Marshall, Leslie 1953–
Marshall, Leslie 1953–
PERSONAL: Born 1953, married William Weld (a politician and ambassador).
CAREER: Writer, novelist, and journalist. InStyle magazine, contributing editor.
A Girl Could Stand Up (novel), Grove Press (New York, NY), 2003.
Contributor to periodicals, including Washington Post and Real Simple.
Contributing editor for InStyle magazine.
SIDELIGHTS: In author and journalist Leslie Marshall's debut novel, A Girl Could Stand Up, protagonist Elray Mayhew, age thirty-three and a filmmaker, looks back over a life lived on the edge, physically, emotionally, and socially. At age six, during a birthday outing, Elray lost her parents in a freak accident at an amusement park, where they were electrocuted in the park's Tunnel of Love. Jolted from the comfort of a traditional family setting, Elray makes her first foray to the edge when she is taken in by her Uncle Harwood—mom's brother—a footloose professional photographer, and her "Auntie" Ajax—dad's brother—a middle-aged gay cross-dresser. As the story progresses, the extended family comes to include Rena Guilfoyle, the lawyer who is suing the amusement park on her behalf, and Hansueli, Elray's psychiatrist.

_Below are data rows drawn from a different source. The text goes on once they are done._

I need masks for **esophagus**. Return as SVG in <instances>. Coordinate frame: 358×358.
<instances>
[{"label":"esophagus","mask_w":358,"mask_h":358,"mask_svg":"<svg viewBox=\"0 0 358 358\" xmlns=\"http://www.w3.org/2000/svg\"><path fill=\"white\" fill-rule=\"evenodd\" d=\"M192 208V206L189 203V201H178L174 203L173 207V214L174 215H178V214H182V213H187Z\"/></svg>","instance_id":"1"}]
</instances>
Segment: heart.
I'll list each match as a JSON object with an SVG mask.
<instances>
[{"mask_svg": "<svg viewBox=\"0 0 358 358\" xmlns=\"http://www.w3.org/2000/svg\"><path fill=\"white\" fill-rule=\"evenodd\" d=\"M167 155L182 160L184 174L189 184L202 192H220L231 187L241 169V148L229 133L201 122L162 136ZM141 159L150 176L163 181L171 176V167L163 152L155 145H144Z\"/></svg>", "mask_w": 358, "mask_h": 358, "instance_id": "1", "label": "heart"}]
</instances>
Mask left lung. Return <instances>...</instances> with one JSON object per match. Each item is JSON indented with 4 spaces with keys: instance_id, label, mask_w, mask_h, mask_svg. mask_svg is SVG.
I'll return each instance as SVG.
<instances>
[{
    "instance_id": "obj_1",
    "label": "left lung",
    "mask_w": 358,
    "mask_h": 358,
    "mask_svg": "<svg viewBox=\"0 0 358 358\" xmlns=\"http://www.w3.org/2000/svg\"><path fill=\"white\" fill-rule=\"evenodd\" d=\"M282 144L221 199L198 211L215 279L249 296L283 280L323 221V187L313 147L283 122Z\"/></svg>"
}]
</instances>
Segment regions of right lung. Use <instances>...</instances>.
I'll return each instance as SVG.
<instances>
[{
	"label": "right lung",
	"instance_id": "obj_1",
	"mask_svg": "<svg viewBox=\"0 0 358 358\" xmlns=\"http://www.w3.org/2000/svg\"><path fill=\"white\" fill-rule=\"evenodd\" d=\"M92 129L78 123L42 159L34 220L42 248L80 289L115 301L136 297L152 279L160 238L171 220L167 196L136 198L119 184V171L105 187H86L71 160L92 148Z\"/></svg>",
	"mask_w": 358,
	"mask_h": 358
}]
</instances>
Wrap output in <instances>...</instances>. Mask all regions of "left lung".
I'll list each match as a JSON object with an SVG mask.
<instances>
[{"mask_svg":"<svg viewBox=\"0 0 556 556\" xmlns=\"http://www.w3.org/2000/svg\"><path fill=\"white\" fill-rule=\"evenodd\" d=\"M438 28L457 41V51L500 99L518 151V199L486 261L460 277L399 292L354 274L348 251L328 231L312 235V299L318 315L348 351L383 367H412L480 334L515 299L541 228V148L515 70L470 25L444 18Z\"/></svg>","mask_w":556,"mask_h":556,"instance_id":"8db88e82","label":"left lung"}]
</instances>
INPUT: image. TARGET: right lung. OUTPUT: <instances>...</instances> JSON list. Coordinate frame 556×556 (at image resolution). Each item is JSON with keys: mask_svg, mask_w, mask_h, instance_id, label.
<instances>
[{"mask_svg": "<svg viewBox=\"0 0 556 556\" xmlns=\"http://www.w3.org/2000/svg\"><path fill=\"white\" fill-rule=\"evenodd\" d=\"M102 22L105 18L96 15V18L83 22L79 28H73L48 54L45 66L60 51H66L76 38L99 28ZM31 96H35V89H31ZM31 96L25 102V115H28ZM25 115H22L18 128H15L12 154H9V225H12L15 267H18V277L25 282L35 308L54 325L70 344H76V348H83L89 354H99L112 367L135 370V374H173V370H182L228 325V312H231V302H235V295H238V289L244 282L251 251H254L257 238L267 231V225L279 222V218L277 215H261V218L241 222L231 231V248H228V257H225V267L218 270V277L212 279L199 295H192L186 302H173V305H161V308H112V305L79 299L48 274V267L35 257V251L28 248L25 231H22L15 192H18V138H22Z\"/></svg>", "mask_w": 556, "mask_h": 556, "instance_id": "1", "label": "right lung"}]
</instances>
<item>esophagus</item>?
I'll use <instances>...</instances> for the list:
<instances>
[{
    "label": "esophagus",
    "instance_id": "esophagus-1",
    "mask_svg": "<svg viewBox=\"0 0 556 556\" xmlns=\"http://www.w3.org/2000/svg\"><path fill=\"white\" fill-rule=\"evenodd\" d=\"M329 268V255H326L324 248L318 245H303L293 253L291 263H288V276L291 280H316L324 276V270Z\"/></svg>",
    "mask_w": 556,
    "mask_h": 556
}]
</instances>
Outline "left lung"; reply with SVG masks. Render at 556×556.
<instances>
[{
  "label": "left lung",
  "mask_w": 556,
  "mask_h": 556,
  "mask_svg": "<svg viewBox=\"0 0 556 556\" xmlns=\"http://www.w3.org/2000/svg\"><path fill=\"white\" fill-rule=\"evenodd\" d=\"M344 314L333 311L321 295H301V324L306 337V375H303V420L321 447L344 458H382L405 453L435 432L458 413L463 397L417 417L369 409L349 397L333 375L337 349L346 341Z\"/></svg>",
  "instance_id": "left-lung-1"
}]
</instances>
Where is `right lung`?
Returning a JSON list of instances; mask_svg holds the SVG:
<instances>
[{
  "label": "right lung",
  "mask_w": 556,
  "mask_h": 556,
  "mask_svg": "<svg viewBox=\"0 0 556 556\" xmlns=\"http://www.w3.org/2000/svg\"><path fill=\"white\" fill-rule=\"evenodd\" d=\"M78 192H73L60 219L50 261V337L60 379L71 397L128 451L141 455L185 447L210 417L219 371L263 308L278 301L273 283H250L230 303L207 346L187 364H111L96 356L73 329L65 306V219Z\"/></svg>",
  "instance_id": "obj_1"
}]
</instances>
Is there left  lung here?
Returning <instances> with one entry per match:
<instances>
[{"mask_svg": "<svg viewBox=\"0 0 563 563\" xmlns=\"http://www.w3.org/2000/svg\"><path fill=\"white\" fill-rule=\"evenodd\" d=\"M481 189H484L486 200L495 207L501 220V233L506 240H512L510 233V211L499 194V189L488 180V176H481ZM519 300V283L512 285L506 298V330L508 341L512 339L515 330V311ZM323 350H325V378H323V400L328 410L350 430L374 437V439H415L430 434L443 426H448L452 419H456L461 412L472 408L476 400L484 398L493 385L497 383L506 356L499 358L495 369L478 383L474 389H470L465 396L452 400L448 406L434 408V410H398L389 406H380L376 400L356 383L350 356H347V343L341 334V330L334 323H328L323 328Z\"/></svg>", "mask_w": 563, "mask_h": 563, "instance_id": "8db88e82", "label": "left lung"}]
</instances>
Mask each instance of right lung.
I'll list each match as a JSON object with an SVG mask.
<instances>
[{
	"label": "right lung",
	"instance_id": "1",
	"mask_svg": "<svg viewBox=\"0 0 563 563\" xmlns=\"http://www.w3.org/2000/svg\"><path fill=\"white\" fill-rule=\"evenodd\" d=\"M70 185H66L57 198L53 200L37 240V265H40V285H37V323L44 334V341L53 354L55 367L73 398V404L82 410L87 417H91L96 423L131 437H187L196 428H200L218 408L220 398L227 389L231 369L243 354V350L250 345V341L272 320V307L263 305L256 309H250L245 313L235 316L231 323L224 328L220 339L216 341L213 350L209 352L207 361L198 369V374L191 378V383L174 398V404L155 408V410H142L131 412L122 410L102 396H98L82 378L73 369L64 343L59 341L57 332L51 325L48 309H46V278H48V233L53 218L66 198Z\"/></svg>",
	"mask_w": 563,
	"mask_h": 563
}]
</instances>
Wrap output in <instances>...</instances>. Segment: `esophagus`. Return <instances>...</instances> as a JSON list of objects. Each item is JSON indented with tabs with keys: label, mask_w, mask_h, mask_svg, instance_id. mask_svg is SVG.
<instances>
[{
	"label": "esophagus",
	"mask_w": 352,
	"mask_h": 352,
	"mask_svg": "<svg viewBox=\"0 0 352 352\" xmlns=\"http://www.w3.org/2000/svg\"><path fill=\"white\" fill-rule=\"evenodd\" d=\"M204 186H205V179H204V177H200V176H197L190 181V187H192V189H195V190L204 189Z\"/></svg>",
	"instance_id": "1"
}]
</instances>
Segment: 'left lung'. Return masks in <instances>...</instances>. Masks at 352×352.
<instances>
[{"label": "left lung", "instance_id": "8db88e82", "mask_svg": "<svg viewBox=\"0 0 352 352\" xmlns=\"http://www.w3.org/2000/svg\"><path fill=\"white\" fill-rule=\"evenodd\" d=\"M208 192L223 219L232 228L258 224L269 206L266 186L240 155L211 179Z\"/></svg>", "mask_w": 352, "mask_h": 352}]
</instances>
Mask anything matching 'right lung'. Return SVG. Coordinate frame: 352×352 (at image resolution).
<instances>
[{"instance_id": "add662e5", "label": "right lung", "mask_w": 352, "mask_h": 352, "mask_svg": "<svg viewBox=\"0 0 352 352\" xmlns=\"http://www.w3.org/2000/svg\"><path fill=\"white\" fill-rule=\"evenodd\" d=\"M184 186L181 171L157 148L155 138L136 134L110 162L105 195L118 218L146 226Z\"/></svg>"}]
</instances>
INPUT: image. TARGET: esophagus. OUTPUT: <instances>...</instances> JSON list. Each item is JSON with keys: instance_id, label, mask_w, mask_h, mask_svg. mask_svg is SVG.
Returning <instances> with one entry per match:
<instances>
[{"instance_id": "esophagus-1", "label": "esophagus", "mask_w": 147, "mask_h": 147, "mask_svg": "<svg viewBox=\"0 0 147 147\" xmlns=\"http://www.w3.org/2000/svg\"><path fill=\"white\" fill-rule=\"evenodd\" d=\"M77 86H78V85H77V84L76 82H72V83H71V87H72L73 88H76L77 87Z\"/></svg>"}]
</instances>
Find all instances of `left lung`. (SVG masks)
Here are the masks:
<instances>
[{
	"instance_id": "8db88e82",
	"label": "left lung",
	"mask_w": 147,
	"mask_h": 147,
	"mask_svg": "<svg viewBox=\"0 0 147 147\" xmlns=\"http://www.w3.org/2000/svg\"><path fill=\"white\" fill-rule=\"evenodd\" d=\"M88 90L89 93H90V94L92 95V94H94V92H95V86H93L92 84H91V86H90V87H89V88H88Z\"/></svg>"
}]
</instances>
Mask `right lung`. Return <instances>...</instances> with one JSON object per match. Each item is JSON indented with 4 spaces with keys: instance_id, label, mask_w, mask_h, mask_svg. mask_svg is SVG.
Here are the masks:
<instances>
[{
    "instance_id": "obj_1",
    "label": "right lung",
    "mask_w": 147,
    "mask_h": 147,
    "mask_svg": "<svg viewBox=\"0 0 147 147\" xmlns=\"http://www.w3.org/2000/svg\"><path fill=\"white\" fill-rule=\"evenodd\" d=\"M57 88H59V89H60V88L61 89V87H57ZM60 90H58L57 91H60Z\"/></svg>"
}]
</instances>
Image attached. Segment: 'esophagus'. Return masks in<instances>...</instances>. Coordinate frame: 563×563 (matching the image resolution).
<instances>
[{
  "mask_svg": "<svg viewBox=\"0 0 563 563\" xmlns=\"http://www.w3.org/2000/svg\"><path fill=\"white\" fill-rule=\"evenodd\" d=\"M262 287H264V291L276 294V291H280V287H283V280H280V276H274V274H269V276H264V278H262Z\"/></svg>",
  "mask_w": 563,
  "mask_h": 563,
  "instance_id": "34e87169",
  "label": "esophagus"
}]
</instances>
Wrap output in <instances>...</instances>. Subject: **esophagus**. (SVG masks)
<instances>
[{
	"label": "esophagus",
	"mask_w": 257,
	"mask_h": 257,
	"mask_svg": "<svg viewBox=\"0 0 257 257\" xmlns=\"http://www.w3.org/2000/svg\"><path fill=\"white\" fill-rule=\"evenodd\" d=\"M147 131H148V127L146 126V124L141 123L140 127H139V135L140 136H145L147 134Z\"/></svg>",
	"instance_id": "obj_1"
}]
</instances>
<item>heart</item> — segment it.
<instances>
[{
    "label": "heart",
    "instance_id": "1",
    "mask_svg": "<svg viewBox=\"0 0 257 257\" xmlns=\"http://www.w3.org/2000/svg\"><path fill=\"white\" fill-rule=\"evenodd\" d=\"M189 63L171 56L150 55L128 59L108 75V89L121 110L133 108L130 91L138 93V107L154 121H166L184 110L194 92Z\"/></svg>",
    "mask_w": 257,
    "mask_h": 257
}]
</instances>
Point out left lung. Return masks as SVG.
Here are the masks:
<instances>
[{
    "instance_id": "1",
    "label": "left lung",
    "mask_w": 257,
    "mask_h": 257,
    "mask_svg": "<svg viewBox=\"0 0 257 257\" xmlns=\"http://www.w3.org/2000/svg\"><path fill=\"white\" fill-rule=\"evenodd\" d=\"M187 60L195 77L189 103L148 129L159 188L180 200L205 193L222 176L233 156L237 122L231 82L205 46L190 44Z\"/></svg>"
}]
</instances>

Elray—short for Logan Raintree—escaped the accident with nothing more than a scar on her arm, through which her parents occasionally communicate with her and offer her advice. After meeting best friend and soulmate Raoul in the catacombs of a cathedral near her school, she develops an obsession with invincibility and invisibility, which she shares with Raoul. The two practice dying and perform ever-riskier acts in an effort to bolster their ideas of being out of the reach of harm. When a near-fatal swim finally separates the two in adolescence, Elray spends time with her grandmother, recently returned after faking her death thirty years earlier. A tense custody battle ensues, pitting grandmother against eccentric uncles, until Elray discovers how she is being manipulated. Meanwhile, Rena has an affair with Harwood but marries Ajax, eventually giving birth to twins who symbolize the best of both sides of the fractious family. Amidst the chaos, "it is confused and lonely Elray who ends up guiding the adults around her," noted Times Literary Supplement contributor Clemency Burton-Hill. As a reunion with Raoul looms, Elray examines whether invincibility is possible through love.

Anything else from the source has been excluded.